Bishop’s mastery of magical realism is what continuously fools you into re-writing history in your head as you read along. Yet, his ability to let the reader think they know what is coming in the story might be his sharpest skill as a writer. He allows you to know that a reveal is coming, but only to twist it so that his touches of foreshadowing look nearly obvious in retrospect. You’d be a pretty clever reader to see the monster in the room before Bishop wants you to fully. And when tragedy is around the corner, you’ll suddenly remember that he told you it was coming all along, but in such fleeting nonchalance that you nearly came out of your shoes striking out. Then you have his ability to write believably, ultimately convincingly, about baseball. Take the following passage as an example of his literary acumen to describe in-game action:
“He looked to have just two pitches: a fastball and a fadeaway. Today you’d call a fadeaway a screwball or a scroogie, and it’s not usually a pitch high schoolers master. Somehow, Ankers had. He’d start if off like a speedball, but finger-lip it. Just as it got to a righthanded hitter it jerked in and dropped away. With that pitch, he made Hoey and Snow look like amateur-night contestants. They both rolled out to the infield. Musselwhite, though, muscled one to the right-field wall for a triple because Ankers slipped up and threw him a fastball low and inside. Muscles batted left, and that was the perfect pitch for him to cream. Ankers learned from his mistake. From then on, he threw nothing but fadeaways and teaser fastballs.”

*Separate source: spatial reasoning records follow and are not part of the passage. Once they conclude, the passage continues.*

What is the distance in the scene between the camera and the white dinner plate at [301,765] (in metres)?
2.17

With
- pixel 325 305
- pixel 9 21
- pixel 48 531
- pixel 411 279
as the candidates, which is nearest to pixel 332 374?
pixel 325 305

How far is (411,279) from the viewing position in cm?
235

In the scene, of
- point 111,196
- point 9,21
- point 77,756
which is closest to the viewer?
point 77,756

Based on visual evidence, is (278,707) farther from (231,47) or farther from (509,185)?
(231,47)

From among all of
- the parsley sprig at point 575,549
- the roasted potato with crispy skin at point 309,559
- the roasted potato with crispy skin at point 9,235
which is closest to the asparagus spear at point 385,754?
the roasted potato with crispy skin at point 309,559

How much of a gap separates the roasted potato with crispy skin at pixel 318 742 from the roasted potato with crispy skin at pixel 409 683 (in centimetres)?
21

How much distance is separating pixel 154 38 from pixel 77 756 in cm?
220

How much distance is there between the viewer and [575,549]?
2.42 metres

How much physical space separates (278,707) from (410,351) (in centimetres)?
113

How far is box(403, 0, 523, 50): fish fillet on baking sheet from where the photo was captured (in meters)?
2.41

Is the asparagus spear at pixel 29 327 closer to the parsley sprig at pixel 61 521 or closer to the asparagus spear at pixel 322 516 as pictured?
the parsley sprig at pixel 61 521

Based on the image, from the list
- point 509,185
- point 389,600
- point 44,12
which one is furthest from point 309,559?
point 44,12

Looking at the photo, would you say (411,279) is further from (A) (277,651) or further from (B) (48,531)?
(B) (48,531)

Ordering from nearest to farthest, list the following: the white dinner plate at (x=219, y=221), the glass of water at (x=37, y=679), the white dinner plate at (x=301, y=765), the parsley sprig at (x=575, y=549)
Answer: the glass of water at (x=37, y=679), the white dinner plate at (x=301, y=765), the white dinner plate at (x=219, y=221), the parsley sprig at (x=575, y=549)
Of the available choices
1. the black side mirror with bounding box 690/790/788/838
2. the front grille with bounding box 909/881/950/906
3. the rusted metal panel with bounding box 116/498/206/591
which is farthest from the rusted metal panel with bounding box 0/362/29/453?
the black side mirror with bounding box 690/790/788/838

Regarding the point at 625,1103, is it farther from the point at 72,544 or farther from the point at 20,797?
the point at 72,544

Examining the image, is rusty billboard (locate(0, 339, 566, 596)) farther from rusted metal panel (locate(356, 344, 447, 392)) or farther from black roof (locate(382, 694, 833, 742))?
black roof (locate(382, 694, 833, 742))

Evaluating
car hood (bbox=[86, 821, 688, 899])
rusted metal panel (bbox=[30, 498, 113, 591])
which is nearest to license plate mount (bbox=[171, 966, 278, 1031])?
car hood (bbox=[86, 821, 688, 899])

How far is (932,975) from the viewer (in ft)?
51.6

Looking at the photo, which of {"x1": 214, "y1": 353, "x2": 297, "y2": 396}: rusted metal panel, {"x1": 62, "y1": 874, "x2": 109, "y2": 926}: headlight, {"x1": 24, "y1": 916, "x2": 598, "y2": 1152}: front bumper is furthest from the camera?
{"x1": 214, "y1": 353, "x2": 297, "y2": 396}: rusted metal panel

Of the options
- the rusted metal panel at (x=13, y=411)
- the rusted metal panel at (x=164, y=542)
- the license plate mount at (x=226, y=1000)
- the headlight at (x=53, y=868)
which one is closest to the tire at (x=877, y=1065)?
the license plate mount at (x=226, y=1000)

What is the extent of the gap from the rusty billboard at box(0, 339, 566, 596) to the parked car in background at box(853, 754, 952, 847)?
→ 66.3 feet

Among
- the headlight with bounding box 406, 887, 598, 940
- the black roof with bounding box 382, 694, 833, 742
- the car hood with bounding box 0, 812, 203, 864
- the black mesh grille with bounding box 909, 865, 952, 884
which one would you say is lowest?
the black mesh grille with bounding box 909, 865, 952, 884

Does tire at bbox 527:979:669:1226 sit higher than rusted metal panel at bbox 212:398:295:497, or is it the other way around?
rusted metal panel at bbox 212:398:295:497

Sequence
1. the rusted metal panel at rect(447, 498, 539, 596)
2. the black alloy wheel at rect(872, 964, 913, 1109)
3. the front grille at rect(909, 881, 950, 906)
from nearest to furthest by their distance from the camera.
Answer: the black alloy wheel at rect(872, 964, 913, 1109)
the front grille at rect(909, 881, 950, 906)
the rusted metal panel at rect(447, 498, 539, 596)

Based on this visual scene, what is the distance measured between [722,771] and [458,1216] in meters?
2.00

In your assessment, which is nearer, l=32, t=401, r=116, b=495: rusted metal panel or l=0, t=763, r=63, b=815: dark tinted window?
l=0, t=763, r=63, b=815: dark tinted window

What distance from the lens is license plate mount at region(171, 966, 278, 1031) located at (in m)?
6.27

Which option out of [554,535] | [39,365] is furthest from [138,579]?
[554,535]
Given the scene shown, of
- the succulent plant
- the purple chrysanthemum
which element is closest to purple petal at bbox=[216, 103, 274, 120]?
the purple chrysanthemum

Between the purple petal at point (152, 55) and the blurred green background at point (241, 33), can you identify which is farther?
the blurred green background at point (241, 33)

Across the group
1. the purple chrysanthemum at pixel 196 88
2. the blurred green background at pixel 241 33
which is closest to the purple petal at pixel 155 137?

There is a lot to digest here, including the fact that this passage is actually from split-squad action to determine positional battles and not official game play. I love that Boles narrates with a clear knowledge of how the names of pitches vacillate through different eras. It is clear that Bishop knows baseball, because his narrator knows how to perfectly describe the movement of that “fadeaway” pitch. And finally, the free and easy, playful dialect of Boles brightens the language so as to avoid giving readers just another boring description of baseball. It can be thoroughly difficult to describe a baseball game outside of the proscribed style and not arrive at disastrous results.
Let baseball, set in a muggy, rustic summer amidst the Second World War, draw you into this story. Baseball will be the gravity that brings you to this book, as baseball fans. However, Bishop’s deft illumination of the very real struggle of every human life is what will be your ultimate reward. That struggle is to stay fair within the foul lines of the beast we all have the potential to be to retain our humanity.
So, when you want a break from all those heady sabermetric tomes you have stacked on your desk staring you down, crack open Brittle Innings. The story of Danny Boles – a kid who “could outrun the word God”, but fumbles through abuse, shame, excellence coupled with joy, and even romantic trysts – will hit you all over your emotional strike zone. Danny Boles, a man I’m still convinced actually existed, despite the lack of proof to be discovered.
This is quite belated, but thank you for the kind but also thoughtful words about my novel.